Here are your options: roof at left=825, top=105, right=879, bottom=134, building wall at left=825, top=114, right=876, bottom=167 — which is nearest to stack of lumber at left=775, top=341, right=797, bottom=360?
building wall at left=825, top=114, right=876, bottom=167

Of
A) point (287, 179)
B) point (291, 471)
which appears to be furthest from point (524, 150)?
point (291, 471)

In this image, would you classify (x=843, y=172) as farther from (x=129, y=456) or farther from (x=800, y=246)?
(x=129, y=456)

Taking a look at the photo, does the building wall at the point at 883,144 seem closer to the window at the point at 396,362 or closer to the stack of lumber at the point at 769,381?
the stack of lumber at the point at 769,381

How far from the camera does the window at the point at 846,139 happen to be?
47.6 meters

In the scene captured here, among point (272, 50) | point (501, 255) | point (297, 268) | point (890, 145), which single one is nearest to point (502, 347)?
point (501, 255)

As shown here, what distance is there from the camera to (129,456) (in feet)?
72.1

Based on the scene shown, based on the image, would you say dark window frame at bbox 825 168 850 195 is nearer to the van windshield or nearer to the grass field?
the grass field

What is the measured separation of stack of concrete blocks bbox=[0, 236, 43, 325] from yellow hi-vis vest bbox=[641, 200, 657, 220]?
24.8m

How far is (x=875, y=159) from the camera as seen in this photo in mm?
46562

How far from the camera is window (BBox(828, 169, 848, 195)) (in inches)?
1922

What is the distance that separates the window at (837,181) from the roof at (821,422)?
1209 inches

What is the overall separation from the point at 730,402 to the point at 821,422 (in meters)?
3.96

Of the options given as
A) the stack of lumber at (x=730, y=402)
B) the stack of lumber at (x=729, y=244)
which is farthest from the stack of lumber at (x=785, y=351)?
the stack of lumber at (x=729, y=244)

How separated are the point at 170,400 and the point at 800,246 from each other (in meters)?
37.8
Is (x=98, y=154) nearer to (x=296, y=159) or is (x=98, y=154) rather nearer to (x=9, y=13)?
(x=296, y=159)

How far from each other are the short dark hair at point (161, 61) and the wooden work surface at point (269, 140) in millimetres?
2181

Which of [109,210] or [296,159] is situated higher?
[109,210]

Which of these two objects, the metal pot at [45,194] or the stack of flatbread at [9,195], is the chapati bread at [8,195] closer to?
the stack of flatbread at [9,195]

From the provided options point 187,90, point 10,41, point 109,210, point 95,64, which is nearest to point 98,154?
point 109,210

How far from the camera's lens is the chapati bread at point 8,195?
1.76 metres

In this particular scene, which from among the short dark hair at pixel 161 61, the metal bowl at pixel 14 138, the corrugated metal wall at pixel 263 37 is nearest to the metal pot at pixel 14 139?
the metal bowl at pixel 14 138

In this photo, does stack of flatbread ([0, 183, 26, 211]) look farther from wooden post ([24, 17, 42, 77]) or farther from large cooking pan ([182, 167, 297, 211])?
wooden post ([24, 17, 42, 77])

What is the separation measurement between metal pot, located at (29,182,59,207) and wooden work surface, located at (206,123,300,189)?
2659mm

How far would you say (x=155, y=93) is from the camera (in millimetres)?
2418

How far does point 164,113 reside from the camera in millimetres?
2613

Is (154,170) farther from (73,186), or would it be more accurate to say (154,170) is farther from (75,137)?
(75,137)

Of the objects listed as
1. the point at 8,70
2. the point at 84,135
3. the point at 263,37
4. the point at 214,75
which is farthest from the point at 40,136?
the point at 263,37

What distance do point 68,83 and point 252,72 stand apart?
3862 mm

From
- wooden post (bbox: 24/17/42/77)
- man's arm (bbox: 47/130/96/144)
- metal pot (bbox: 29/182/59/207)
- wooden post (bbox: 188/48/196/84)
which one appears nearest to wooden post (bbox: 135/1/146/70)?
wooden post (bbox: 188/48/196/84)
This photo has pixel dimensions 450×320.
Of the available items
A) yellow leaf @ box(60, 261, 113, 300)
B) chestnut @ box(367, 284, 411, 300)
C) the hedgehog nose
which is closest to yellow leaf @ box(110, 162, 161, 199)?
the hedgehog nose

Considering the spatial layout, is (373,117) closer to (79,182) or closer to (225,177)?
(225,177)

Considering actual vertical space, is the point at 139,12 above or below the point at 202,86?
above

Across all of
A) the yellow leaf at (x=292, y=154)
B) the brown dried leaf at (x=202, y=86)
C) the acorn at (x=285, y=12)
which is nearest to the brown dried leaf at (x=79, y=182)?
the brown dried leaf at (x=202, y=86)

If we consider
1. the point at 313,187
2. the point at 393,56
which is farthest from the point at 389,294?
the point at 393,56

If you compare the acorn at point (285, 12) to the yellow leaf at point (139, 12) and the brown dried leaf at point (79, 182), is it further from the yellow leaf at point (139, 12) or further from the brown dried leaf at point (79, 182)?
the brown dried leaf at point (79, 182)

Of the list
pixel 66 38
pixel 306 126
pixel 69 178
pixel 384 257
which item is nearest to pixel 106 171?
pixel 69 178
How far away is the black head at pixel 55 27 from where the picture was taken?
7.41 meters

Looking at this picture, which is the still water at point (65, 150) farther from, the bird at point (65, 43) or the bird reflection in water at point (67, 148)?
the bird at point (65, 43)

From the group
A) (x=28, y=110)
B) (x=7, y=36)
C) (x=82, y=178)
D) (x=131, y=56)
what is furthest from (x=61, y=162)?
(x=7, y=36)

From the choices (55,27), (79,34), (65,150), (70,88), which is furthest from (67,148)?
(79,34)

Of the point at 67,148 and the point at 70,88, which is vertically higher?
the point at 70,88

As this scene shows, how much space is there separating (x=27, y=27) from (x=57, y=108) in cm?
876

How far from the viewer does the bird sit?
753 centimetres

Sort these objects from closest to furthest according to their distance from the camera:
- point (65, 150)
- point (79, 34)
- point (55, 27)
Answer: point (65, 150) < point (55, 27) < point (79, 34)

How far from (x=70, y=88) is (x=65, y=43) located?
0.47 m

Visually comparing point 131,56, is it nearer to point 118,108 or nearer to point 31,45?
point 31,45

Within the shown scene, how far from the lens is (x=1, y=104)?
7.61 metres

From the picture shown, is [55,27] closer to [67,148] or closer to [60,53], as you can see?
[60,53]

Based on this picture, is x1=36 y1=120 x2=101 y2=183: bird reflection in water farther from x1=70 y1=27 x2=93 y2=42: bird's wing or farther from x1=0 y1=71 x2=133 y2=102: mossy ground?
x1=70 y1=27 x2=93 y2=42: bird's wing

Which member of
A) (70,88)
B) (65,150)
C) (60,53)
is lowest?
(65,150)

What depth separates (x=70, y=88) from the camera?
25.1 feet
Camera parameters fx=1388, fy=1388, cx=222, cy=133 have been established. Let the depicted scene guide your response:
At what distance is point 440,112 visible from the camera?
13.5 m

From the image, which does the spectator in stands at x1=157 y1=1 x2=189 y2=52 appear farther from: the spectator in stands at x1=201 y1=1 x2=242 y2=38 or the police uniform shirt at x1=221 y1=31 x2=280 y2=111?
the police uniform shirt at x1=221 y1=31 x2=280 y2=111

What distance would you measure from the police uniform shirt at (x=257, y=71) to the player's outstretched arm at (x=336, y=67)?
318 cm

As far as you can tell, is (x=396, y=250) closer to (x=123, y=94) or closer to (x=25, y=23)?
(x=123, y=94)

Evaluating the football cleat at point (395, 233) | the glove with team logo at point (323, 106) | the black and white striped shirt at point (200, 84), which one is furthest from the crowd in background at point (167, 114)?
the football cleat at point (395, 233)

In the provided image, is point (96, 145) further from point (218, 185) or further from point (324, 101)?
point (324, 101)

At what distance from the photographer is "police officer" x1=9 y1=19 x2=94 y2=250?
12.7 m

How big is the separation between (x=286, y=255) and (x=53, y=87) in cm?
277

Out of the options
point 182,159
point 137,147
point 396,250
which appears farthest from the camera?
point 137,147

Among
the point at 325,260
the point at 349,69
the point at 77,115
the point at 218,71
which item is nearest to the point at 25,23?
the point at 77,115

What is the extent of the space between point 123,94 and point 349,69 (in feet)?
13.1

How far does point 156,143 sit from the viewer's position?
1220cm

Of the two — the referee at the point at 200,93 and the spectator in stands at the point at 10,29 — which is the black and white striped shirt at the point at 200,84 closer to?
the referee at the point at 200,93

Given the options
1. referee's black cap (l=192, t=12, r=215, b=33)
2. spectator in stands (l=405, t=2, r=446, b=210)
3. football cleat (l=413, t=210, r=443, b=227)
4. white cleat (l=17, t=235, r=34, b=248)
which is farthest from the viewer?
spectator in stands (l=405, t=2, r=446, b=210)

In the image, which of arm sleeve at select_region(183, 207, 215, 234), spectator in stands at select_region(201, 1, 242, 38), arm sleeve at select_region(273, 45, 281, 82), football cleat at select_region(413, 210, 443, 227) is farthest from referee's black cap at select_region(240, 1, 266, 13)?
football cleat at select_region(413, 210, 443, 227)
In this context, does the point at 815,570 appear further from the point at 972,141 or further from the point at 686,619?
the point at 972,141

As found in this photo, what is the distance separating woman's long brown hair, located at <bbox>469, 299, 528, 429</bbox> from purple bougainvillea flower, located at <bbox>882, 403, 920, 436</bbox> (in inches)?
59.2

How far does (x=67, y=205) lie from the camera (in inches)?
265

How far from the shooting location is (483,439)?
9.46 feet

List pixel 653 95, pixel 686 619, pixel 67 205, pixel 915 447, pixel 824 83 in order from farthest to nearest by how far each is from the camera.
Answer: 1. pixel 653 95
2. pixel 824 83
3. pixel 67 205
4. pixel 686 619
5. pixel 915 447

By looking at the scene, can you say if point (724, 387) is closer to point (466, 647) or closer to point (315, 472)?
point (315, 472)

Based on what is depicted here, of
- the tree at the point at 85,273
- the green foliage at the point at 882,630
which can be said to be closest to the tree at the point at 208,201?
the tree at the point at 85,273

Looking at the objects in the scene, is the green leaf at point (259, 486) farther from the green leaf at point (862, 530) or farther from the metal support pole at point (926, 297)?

◆ ◆ ◆

• **Exercise brief**: Repeat the material word for word, starting with the line that contains "Based on what is depicted here, of" and going on through the end of the material.

• **Response for this exercise**:
Based on what is depicted here, of
- the tree at the point at 85,273
- the green foliage at the point at 882,630
which can be said to be closest to the tree at the point at 208,201?
the tree at the point at 85,273

Looking at the objects in the scene, is the green leaf at point (259, 486) farther from the green leaf at point (862, 530) or farther from the metal support pole at point (926, 297)?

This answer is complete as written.